• OBIETTIVO DELL'ESERCIZIO
Nell'estratto del documento riportato più sotto, elenca in ordine di comparsa i titoli dei dieci errori numerati che contengono la parola «gay».

28 ottobre 2013 15:59

Dieci errori che i giornalisti devono evitare quando parlano di persone lgbt. Uno al giorno, per dieci giorni.

  1. Coming out

  2. Immagini

  3. Lesbiche

  4. Mamma

  5. Mondo gay

  6. Relazioni

  7. Transessualità

  8. Famiglie gay

  9. Icona gay

  10. Parole

A metà ottobre l’agenzia di stampa Redattore sociale mi ha chiesto di partecipare a una serie di seminari di formazione per giornalisti sui temi legati all’orientamento sessuale.

Quando mi hanno comunicato il titolo del mio intervento, “I vizietti dell’informazione. Dieci errori da evitare quando si parla di persone lgbt”, ho trovato davvero azzeccato il riferimento al Vizietto, il film del 1978 con Michel Serrault e Ugo Tognazzi.

• MATERIALE DI PARTENZA
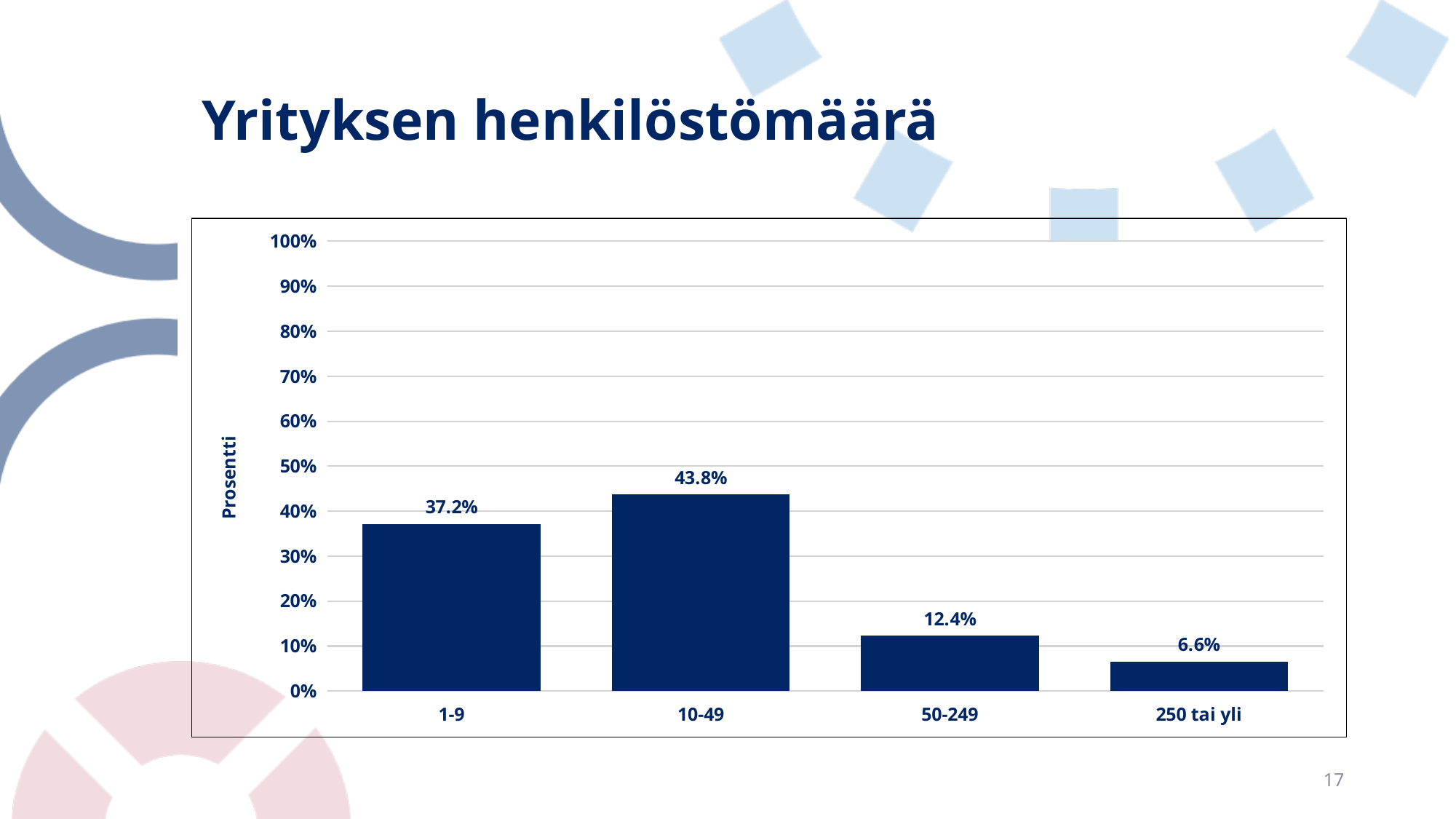
Which category has the highest value? 10-49 Which category has the lowest value? 250 tai yli What is the value for the 50-249 category? 12.4% Which is larger, the value for 50-249 or the value for 250 tai yli? 50-249 What is the value for the 250 tai yli category? 6.6% What kind of chart is shown on the slide? bar chart What is the label of the y axis? Prosentti What is the difference between the values for 10-49 and 1-9? 6.6% How many categories are shown on the x axis? 4 What is the value for the 1-9 category? 37.2% What is the value for the 10-49 category? 43.8% Is the value for 1-9 greater or less than 40%? less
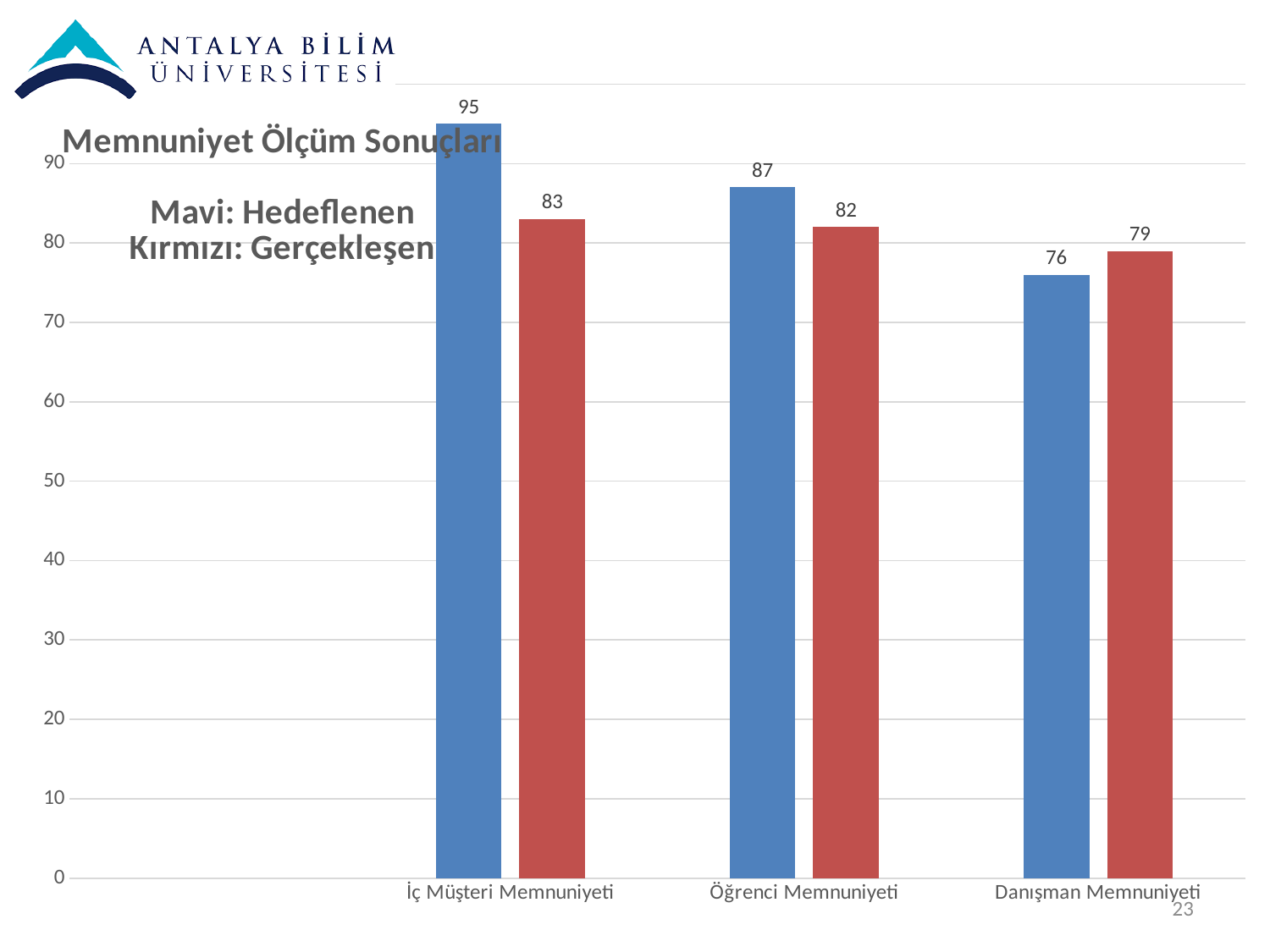
What is the targeted (Hedeflenen, blue) value for İç Müşteri Memnuniyeti? 95 For Danışman Memnuniyeti, which is larger: the targeted (blue) value or the realised (red) value? the realised (red) value According to the slide text, what does the red colour represent? Gerçekleşen What is the realised (Gerçekleşen, red) value for Öğrenci Memnuniyeti? 82 Which category has the highest targeted (blue) value? İç Müşteri Memnuniyeti Which category has the lowest targeted (blue) value? Danışman Memnuniyeti What type of chart is shown on the slide? bar chart What is the difference between the targeted and realised values for Öğrenci Memnuniyeti? 5 What is the realised (Gerçekleşen, red) value for Danışman Memnuniyeti? 79 How many categories are shown on the x axis of the chart? 3 What is the difference between the targeted and realised values for İç Müşteri Memnuniyeti? 12 Is the targeted (blue) value for Danışman Memnuniyeti greater or less than 80? less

• LA TUA SOLUZIONE
Mondo gay
Famiglie gay
Icona gay